▼
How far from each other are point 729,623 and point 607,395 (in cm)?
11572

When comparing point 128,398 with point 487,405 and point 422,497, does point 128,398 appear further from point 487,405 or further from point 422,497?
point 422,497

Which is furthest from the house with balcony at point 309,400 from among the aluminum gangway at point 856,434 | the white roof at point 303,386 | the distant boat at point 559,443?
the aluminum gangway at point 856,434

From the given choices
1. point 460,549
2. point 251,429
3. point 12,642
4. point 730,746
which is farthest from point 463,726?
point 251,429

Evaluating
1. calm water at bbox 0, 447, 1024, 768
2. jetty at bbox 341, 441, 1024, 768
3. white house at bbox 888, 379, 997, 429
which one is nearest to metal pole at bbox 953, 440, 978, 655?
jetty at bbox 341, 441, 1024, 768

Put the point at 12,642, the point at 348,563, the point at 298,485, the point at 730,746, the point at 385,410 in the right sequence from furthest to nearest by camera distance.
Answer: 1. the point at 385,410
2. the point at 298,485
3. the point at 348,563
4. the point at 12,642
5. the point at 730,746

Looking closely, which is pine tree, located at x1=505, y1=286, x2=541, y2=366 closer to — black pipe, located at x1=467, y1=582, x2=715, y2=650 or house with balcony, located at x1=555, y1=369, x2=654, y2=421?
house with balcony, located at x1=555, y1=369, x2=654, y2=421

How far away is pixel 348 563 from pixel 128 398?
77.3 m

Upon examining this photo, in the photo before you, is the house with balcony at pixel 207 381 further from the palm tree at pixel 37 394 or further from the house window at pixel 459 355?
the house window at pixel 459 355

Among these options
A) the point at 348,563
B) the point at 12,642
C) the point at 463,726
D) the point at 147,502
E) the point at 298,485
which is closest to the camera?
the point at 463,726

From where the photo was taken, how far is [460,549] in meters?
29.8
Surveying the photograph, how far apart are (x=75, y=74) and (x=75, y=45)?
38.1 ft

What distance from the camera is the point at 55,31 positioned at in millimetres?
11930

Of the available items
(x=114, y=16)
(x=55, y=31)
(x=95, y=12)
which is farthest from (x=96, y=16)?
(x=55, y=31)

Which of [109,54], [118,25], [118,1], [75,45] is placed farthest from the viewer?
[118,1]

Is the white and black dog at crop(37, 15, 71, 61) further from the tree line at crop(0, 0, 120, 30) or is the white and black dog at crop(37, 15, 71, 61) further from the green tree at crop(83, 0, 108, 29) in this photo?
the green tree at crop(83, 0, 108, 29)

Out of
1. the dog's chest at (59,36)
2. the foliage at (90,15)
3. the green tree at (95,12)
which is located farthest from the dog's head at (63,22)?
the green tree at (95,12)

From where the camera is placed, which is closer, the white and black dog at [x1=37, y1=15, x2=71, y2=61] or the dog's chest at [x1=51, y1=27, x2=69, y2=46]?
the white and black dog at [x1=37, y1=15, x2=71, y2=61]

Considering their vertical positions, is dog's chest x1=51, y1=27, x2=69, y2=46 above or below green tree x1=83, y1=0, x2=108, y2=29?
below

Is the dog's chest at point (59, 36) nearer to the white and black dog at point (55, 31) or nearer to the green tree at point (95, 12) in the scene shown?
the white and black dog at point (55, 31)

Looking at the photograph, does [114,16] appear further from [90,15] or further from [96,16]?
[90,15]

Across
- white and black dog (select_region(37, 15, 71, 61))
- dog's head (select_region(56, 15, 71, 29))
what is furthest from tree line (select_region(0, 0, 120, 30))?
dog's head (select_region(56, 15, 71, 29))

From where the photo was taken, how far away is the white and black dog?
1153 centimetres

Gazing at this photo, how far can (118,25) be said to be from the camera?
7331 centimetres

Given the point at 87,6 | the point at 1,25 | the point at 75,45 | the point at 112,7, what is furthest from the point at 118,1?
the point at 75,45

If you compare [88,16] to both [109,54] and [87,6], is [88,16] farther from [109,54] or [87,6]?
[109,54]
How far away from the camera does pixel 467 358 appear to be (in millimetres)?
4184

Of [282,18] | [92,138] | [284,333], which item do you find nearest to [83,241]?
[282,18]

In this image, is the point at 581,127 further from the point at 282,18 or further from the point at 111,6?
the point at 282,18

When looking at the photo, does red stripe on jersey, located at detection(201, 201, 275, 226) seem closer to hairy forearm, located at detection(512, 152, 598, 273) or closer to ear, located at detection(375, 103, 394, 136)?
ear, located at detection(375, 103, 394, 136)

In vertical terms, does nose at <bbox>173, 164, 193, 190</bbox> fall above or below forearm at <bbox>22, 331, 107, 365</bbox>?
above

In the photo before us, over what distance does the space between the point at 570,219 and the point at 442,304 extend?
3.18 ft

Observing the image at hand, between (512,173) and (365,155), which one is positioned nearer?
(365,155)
▲
■ Directive:
Reproduce all of the material above word for word.

■ Task result:
How far from each other are point 729,623 and point 607,395 (in cm)?
11572

When comparing point 128,398 with point 487,405 and point 422,497, does point 128,398 appear further from point 487,405 or further from point 422,497?
point 422,497

Which is furthest from the house with balcony at point 309,400 from among the aluminum gangway at point 856,434 | the white roof at point 303,386 | the distant boat at point 559,443?
the aluminum gangway at point 856,434

From the given choices
1. point 460,549
2. point 251,429
3. point 12,642
4. point 730,746
which is farthest from point 463,726?
point 251,429

Evaluating
1. calm water at bbox 0, 447, 1024, 768
2. jetty at bbox 341, 441, 1024, 768
3. white house at bbox 888, 379, 997, 429
which one is nearest to metal pole at bbox 953, 440, 978, 655?
jetty at bbox 341, 441, 1024, 768

Put the point at 12,642, the point at 348,563, the point at 298,485, the point at 730,746, the point at 385,410 in the right sequence from furthest to nearest by camera distance.
Answer: 1. the point at 385,410
2. the point at 298,485
3. the point at 348,563
4. the point at 12,642
5. the point at 730,746

Looking closely, which is pine tree, located at x1=505, y1=286, x2=541, y2=366 closer to — black pipe, located at x1=467, y1=582, x2=715, y2=650 or house with balcony, located at x1=555, y1=369, x2=654, y2=421?
house with balcony, located at x1=555, y1=369, x2=654, y2=421

How far away is pixel 348 563 from pixel 128 398?
77.3 m

Upon examining this photo, in the photo before you, is the house with balcony at pixel 207 381 further from the palm tree at pixel 37 394 or further from the house window at pixel 459 355?
the house window at pixel 459 355

Among these options
A) the point at 348,563
B) the point at 12,642
C) the point at 463,726
D) the point at 147,502
E) the point at 298,485
which is closest to the camera?
the point at 463,726

From where the photo was taken, how far is [460,549] in meters?
29.8
Surveying the photograph, how far apart are (x=75, y=74) and (x=75, y=45)?
38.1 ft

What distance from the camera is the point at 55,31 positioned at in millimetres?
11930

Of the available items
(x=114, y=16)
(x=55, y=31)
(x=95, y=12)
which is farthest from (x=96, y=16)?
(x=55, y=31)

Which of [109,54], [118,25], [118,1], [75,45] is placed farthest from the viewer?
[118,1]

Is the white and black dog at crop(37, 15, 71, 61) further from the tree line at crop(0, 0, 120, 30) or is the white and black dog at crop(37, 15, 71, 61) further from the green tree at crop(83, 0, 108, 29) in this photo?
the green tree at crop(83, 0, 108, 29)

Out of
1. the dog's chest at (59,36)
2. the foliage at (90,15)
3. the green tree at (95,12)
which is located farthest from the dog's head at (63,22)?
the green tree at (95,12)

From where the camera is placed, which is closer, the white and black dog at [x1=37, y1=15, x2=71, y2=61] or the dog's chest at [x1=51, y1=27, x2=69, y2=46]?
the white and black dog at [x1=37, y1=15, x2=71, y2=61]

Considering their vertical positions, is dog's chest x1=51, y1=27, x2=69, y2=46 above or below green tree x1=83, y1=0, x2=108, y2=29?
below

Is the dog's chest at point (59, 36) nearer to the white and black dog at point (55, 31) or nearer to the green tree at point (95, 12) in the scene shown?
the white and black dog at point (55, 31)

Looking at the photograph, does [114,16] appear further from [90,15] or further from [96,16]?
[90,15]

Across
- white and black dog (select_region(37, 15, 71, 61))
- dog's head (select_region(56, 15, 71, 29))
what is furthest from tree line (select_region(0, 0, 120, 30))?
dog's head (select_region(56, 15, 71, 29))

From where the photo was taken, how far away is the white and black dog?
1153 centimetres

Gazing at this photo, how far can (118,25) be said to be from the camera?
7331 centimetres

Given the point at 87,6 | the point at 1,25 | the point at 75,45 | the point at 112,7, what is furthest from the point at 118,1?
the point at 75,45

If you compare [88,16] to both [109,54] and [87,6], is [88,16] farther from [109,54] or [87,6]?
[109,54]
How far away from the camera does pixel 467 358 appear to be (in millimetres)?
4184

Of [282,18] | [92,138] | [284,333], which item do you find nearest to [83,241]?
[282,18]

In this image, is the point at 581,127 further from the point at 282,18 or further from the point at 111,6?
the point at 282,18

When looking at the photo, does red stripe on jersey, located at detection(201, 201, 275, 226) seem closer to hairy forearm, located at detection(512, 152, 598, 273) or closer to ear, located at detection(375, 103, 394, 136)?
ear, located at detection(375, 103, 394, 136)

In vertical terms, does nose at <bbox>173, 164, 193, 190</bbox> fall above or below forearm at <bbox>22, 331, 107, 365</bbox>?
above

In the photo before us, over what distance does the space between the point at 570,219 and the point at 442,304 extend?
3.18 ft

Observing the image at hand, between (512,173) and (365,155), which one is positioned nearer?
(365,155)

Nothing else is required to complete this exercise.